Following a Tuesday report in the Hollywood Reporter that Focus Features was avoiding marketing Milk because of its gay love story and political tones, Focus Features CEO James Schamus fired back with a letter to the editor of the trade magazine.
To the Editor:
Slow news day, eh? As the CEO of Focus Features, I read with interest your October 28 front page article “Politics? Focus won’t ‘Milk’ it,” about our marketing of director Gus Van Sant’s film about Harvey Milk, the first openly gay man elected to major public office in America. The author’s thesis is simple: because the film was not, like “Brokeback Mountain,” screened at festivals, Focus is somehow hiding the film and is thus avoiding openly presenting its political content. That’s a pretty serious charge, especially made by a reporter who did not call us to get his facts, so to speak, straight.
First of all, to the charge of “hiding” the film (for which, given its post-production schedule, we have only had finished prints at hand for a couple of weeks - a fact conveniently missed by your reporter), I can only say that I happen to be writing this while on my way to the airport for a flight to San Francisco, where we shall world-premiere the film tonight at the Castro Theatre, across the street from the storefront where Harvey began his political career. We determined early on that the only appropriate place for the world premiere of “Milk” was San Francisco. The event is a benefit for four LGBT youth groups; our benefit committee is chaired by San Francisco Mayor Gavin Newsom, and includes every major LGBT leader in Northern California and virtually every major statewide elected official, including Senator Barbara Boxer, Assemblyman Mark Leno, and Treasurer José Cisneros.
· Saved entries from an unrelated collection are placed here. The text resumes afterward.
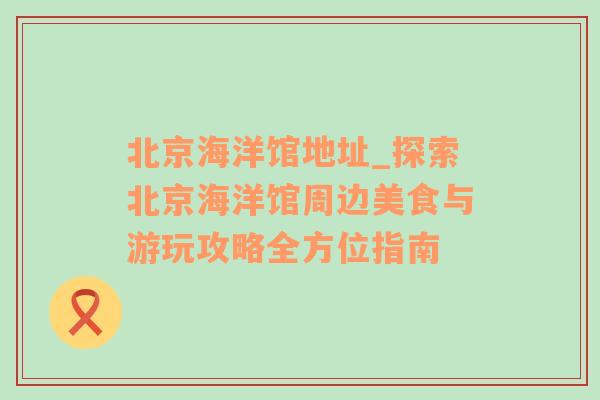 北京海洋馆地址_探索北京海洋馆周边美食与游玩攻略全方位指南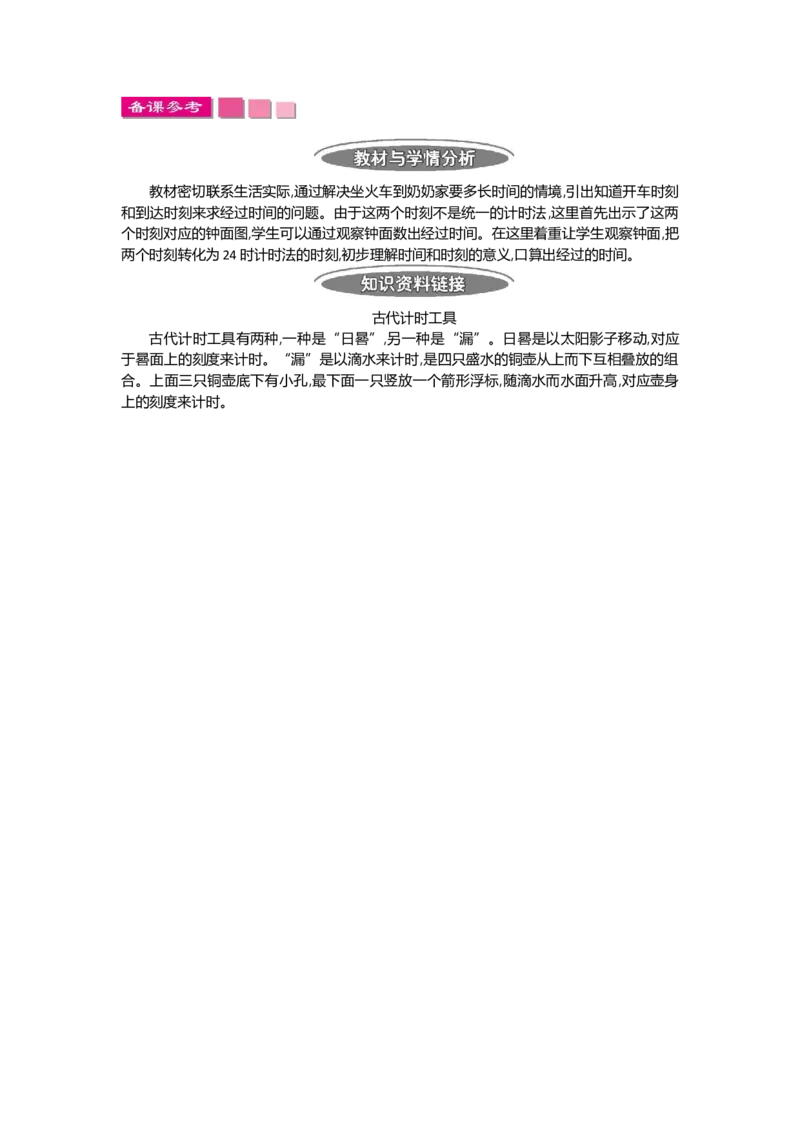 备课参考

教材与学情分析

教材密切联系生活实际,通过解决坐火车到奶奶家要多长时间的情境,引出知道开车时刻和到达时刻来求经过时间的问题。由于这两个时刻不是统一的计时法,这里首先出示了这两个时刻对应的钟面图,学生可以通过观察钟面数出经过时间。在这里着重让学生观察钟面,把两个时刻转化为24时计时法的时刻,初步理解时间和时刻的意义,口算出经过的时间。

知识资料链接

古代计时工具

古代计时工具有两种,一种是“日晷”,另一种是“漏”。日晷是以太阳影子移动,对应于晷面上的刻度来计时。“漏”是以滴水来计时,是四只盛水的铜壶从上而下互相叠放的组合。上面三只铜壶底下有小孔,最下面一只竖放一个箭形浮标,随滴水而水面升高,对应壶身上的刻度来计时。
The premiere is timed to the final week before a crucial election, one which includes an anti-gay state proposition much like the one Harvey Milk vanquished 30 years ago. The after-screening gathering will be held at San Francisco’s City Hall, and today has been proclaimed “Focus Features Day” by the Mayor – who clearly didn’t get The Hollywood Reporter in time to understand our underhanded, apolitical approach to marketing the film.
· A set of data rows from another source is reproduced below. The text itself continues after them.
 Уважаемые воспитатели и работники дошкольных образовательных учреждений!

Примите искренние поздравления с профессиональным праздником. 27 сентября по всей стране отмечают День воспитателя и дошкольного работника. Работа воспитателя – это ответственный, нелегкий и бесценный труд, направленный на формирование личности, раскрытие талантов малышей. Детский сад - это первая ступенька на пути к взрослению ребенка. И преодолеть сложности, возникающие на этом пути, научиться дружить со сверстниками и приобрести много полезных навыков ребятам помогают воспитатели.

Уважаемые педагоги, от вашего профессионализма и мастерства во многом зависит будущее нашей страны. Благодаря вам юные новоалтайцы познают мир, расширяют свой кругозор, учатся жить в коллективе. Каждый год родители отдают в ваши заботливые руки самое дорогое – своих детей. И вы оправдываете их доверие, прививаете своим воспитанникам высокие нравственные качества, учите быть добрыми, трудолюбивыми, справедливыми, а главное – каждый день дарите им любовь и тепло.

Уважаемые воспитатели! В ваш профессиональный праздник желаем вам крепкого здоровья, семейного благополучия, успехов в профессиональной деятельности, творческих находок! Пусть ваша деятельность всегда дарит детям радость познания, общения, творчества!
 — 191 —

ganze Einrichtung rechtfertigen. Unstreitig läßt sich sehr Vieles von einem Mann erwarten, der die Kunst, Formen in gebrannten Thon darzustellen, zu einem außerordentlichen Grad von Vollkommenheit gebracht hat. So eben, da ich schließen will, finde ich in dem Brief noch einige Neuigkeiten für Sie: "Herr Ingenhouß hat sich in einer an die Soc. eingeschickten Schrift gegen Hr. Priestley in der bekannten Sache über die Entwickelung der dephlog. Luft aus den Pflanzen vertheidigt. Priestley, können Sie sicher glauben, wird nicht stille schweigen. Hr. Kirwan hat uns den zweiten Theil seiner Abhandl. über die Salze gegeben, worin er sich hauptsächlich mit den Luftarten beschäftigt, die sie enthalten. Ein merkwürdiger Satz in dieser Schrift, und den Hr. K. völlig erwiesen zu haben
Immediately on the heels of the premiere, a series of word-of-mouth screenings will be held over the next few weeks in every major city across the country. We will also be holding premieres of “Milk” in New York, Los Angeles, and Portland.
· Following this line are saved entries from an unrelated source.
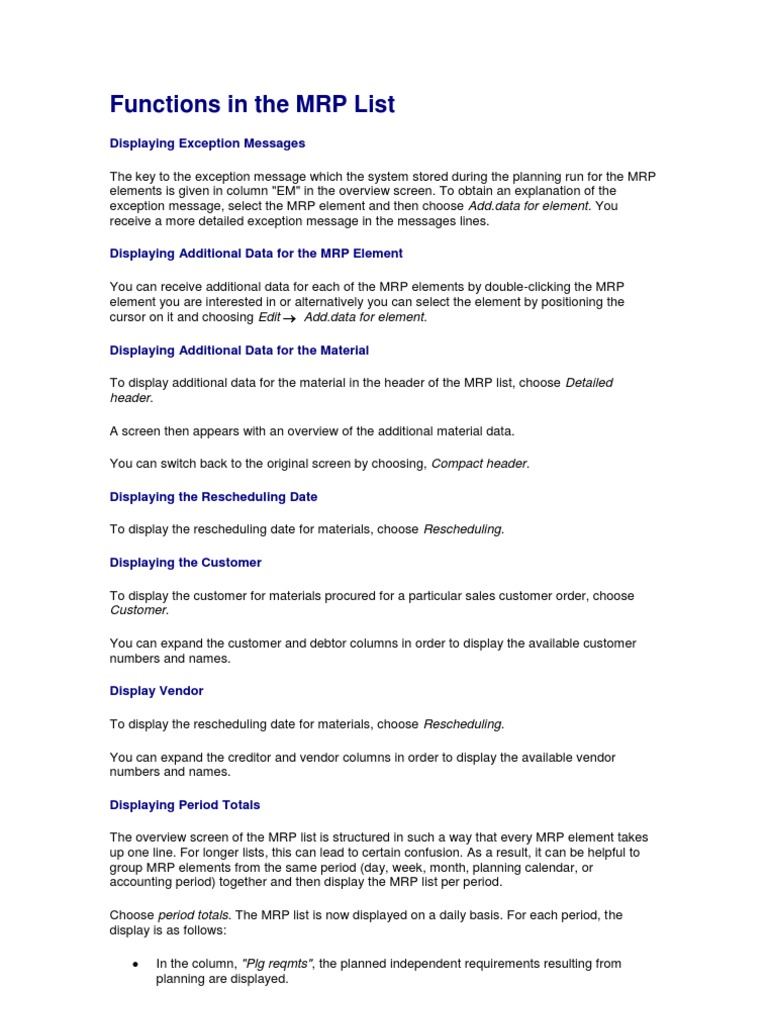 Functions in the MRP List

Displaying Exception Messages

The key to the exception message which the system stored during the planning run for the MRP elements is given in column "EM" in the overview screen. To obtain an explanation of the exception message, select the MRP element and then choose Add.data for element. You receive a more detailed exception message in the messages lines.

Displaying Additional Data for the MRP Element

You can receive additional data for each of the MRP elements by double-clicking the MRP element you are interested in or alternatively you can select the element by positioning the cursor on it and choosing Edit → Add.data for element.

Displaying Additional Data for the Material

To display additional data for the material in the header of the MRP list, choose Detailed header.

A screen then appears with an overview of the additional material data.

You can switch back to the original screen by choosing, Compact header.

Displaying the Rescheduling Date

To display the rescheduling date for materials, choose Rescheduling.

Displaying the Customer

To display the customer for materials procured for a particular sales customer order, choose Customer.

You can expand the customer and debtor columns in order to display the available customer numbers and names.

Display Vendor

To display the rescheduling date for materials, choose Rescheduling.

You can expand the creditor and vendor columns in order to display the available vendor numbers and names.

Displaying Period Totals

The overview screen of the MRP list is structured in such a way that every MRP element takes up one line. For longer lists, this can lead to certain confusion. As a result, it can be helpful to group MRP elements from the same period (day, week, month, planning calendar, or accounting period) together and then display the MRP list per period.

Choose period totals. The MRP list is now displayed on a daily basis. For each period, the display is as follows:

• In the column, "Plg reqmts", the planned independent requirements resulting from planning are displayed.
But if a journalist is to write about our marketing campaign, might he consider actually talking about…our marketing campaign? The trailer for “Milk,” for example (see it for yourself at www.milkthemovie.com) is, not just in my opinion, probably the most inspiring piece of movie marketing about genuine (as well as out) politics ever created. It has been the most explosively received and appreciated trailer in the history of our company, posted on hundreds of sites, and played and playing in theaters nationwide in front of more than a dozen movies.
Following the debut of that trailer way back on September 12, our marketing campaign mobilized an early online media push timed to all four presidential race debates – the mornings after, we had specially commissioned “Milk” ad buys on the political pages of the websites of The New York Times, The Los Angeles Times, National Public Radio, The Huffington Post, and many more. Our banner ads and 60-second spots were all about the film and what it and Harvey represent. Speaking of which, beyond the trailer, check out the rest of our website; it’s already filled with scores of stories from people across the country, linking their own lives to Harvey Milk’s transformational politics.
I expect that more thorough journalism on our “Milk” campaign will be published in THR soon.